[Paper] MemFlow: Flowing Adaptive Memory for Consistent and Efficient Long Video Narratives

Published: 1 month ago (December 16, 2025 at 01:59 PM EST)

3 min read

Source: arXiv

Source: arXiv - 2512.14699v1

Overview

The paper introduces MemFlow, a novel memory‑management system for streaming video generation that keeps long‑range narrative consistency without slowing down inference. By dynamically pulling the most relevant past frames based on the upcoming text prompt, MemFlow lets a video model stay on story while remaining as fast as a memory‑free baseline.

Key Contributions

Adaptive memory retrieval: Before each video chunk is generated, MemFlow queries a memory bank with the chunk’s text prompt and fetches the most semantically relevant historic frames.
Sparse attention activation: Only the retrieved tokens are attended to during generation, dramatically cutting the compute cost of long‑context attention.
Plug‑and‑play design: MemFlow works on top of any streaming video generator that already uses a KV‑cache (e.g., diffusion or autoregressive models).
Near‑zero overhead: Experiments show only a 7.9 % slowdown compared with a model that discards all past context, while delivering far superior consistency.
Extensive evaluation: The authors benchmark on multiple long‑video datasets, demonstrating both quantitative gains (higher CLIP‑Score, lower FVD) and qualitative improvements in narrative coherence.

Methodology

Memory Bank Construction – As the model streams, each generated frame (or short chunk) is stored together with its visual embeddings and the associated textual prompt.
Prompt‑guided Retrieval – When a new chunk is about to be synthesized, the current prompt is encoded and used to rank the stored embeddings (e.g., via cosine similarity). The top‑K most relevant frames are pulled into a temporary “active memory.”
Sparse Cross‑Attention – In the attention layers of the video generator, queries from the current chunk attend only to tokens from the active memory instead of the full history. This reduces the quadratic cost of attention while preserving the most useful context.
Integration with KV‑Cache – The retrieved tokens are injected into the existing key‑value cache, so the downstream model sees them as if they were part of its normal memory, requiring no architectural changes.

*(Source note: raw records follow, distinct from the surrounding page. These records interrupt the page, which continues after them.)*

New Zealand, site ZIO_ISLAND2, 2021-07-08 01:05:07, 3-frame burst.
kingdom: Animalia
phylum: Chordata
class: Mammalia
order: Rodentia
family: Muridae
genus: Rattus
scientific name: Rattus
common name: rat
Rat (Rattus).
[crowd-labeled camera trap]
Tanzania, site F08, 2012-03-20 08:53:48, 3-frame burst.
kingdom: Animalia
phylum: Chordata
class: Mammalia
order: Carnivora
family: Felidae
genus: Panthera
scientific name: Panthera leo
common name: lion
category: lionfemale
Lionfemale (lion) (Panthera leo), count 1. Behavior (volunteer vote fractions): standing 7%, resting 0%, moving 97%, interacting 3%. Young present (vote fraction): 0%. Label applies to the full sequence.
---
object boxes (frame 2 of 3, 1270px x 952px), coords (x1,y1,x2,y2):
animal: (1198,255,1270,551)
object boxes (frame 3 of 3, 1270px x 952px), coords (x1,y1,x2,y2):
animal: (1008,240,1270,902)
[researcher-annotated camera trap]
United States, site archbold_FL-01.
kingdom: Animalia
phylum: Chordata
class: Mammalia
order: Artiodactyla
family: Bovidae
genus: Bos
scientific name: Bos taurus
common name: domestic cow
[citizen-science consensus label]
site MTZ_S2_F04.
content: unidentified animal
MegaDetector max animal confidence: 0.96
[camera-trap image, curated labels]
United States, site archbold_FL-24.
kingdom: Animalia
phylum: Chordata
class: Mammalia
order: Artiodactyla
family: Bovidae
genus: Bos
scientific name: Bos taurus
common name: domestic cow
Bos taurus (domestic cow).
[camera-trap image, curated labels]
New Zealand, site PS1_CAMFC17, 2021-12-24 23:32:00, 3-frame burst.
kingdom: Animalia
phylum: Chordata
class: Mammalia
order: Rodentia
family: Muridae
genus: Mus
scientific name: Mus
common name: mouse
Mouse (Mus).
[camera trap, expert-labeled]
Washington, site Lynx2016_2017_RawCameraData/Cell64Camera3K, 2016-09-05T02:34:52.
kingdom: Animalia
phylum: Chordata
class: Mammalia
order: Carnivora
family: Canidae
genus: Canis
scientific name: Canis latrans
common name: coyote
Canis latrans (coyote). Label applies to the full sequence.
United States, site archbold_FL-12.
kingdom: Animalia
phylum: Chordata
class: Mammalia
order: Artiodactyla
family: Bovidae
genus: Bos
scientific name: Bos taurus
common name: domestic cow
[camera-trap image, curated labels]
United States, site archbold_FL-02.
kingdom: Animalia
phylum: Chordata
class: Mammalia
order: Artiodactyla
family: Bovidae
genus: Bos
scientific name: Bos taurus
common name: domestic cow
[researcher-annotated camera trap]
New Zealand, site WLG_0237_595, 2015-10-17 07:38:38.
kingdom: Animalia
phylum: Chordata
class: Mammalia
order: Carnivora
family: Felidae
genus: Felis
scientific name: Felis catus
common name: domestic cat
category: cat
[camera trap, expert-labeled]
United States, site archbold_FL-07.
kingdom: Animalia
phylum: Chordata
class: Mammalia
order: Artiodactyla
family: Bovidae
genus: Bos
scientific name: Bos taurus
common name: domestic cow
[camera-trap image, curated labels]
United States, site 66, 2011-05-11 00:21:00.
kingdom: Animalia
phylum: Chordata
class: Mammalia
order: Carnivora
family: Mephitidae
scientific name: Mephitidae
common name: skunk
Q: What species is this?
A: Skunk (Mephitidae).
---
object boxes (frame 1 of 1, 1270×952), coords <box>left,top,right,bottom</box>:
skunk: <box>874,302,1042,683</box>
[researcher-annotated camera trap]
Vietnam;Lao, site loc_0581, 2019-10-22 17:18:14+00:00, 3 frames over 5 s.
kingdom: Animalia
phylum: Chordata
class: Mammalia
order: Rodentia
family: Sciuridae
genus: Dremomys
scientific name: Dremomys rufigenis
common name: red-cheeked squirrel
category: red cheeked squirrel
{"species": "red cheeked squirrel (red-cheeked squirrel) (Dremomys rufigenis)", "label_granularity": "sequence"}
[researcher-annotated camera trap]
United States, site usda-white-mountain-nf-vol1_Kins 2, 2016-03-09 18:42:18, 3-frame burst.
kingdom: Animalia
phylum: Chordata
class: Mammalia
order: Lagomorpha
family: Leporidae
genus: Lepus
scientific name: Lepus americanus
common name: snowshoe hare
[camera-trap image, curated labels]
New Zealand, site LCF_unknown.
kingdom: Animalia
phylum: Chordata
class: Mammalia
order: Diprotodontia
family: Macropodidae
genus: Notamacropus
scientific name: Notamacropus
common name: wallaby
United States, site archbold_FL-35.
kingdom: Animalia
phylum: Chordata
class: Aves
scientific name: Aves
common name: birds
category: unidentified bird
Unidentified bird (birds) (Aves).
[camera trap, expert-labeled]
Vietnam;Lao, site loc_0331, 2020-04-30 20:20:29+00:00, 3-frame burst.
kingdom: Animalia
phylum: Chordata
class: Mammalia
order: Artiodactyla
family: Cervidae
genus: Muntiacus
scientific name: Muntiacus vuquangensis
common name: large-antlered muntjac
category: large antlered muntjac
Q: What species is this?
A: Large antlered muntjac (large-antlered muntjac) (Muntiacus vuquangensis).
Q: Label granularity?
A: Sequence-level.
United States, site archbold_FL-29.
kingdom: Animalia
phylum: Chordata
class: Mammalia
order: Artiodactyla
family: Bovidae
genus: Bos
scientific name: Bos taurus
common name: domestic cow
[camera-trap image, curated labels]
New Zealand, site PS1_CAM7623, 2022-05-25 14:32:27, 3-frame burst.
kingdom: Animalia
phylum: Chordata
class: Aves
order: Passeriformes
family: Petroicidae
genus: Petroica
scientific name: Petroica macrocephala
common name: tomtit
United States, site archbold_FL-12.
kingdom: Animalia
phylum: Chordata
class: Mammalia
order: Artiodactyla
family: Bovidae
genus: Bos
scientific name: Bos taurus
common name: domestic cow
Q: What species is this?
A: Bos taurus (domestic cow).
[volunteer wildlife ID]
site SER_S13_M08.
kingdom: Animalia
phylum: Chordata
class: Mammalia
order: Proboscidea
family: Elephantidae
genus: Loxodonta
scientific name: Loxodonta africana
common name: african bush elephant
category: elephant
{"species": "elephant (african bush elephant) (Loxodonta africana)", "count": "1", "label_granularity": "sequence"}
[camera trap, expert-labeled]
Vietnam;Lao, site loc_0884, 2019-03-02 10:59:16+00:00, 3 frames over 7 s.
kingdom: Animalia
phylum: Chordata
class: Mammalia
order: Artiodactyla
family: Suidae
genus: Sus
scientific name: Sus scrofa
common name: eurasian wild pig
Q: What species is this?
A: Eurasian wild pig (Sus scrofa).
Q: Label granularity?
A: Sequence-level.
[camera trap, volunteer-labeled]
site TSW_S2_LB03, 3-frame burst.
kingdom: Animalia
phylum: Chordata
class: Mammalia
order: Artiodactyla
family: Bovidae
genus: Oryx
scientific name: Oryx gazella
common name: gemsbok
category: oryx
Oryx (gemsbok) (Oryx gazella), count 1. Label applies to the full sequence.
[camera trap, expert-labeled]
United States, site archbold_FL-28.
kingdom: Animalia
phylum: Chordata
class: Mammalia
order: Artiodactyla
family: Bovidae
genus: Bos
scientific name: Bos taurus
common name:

The pipeline repeats for every new chunk, constantly refreshing the active memory to reflect the evolving storyline.

Results & Findings

Metric	Baseline (no memory)	Fixed‑Strategy Memory	MemFlow
CLIP‑Score (higher = better)	0.71	0.78	0.84
FVD (lower = better)	210	165	112
Inference slowdown	0 %	+12 %	+7.9 %
Human consistency rating (1‑5)	2.8	3.6	4.3

Narrative coherence improves dramatically, especially when the story introduces new events or switches scenes.
Computation grows only marginally because the attention is limited to a small, dynamically chosen subset of frames.
The method remains compatible with several backbone generators (e.g., Text‑to‑Video diffusion, autoregressive transformers), confirming its generality.

Practical Implications

Content creation platforms (e.g., AI‑driven video editors, game cutscene generators) can now produce hour‑long videos that stay on script without needing massive GPU memory.
Real‑time streaming services (live AI avatars, interactive storytelling) benefit from the low latency overhead, enabling smoother user experiences.
Developer workflow is simplified: MemFlow is a drop‑in module that wraps around existing models, so teams can upgrade consistency without retraining from scratch.
Edge deployment becomes feasible because the memory footprint stays bounded—only the most relevant K frames are kept active at any time.

Limitations & Future Work

Retrieval quality depends on the embedding space. If the visual encoder fails to capture subtle semantic nuances, the most “relevant” frames may be suboptimal.
Fixed K‑value: The current implementation uses a static number of retrieved frames; adaptive K based on prompt complexity could further improve efficiency.
Scalability of the full bank: While active memory is small, the underlying bank still grows linearly with video length; pruning strategies are needed for truly massive streams.
Broader modalities: Extending the approach to multimodal inputs (audio, motion capture) and to non‑textual prompts is an open direction.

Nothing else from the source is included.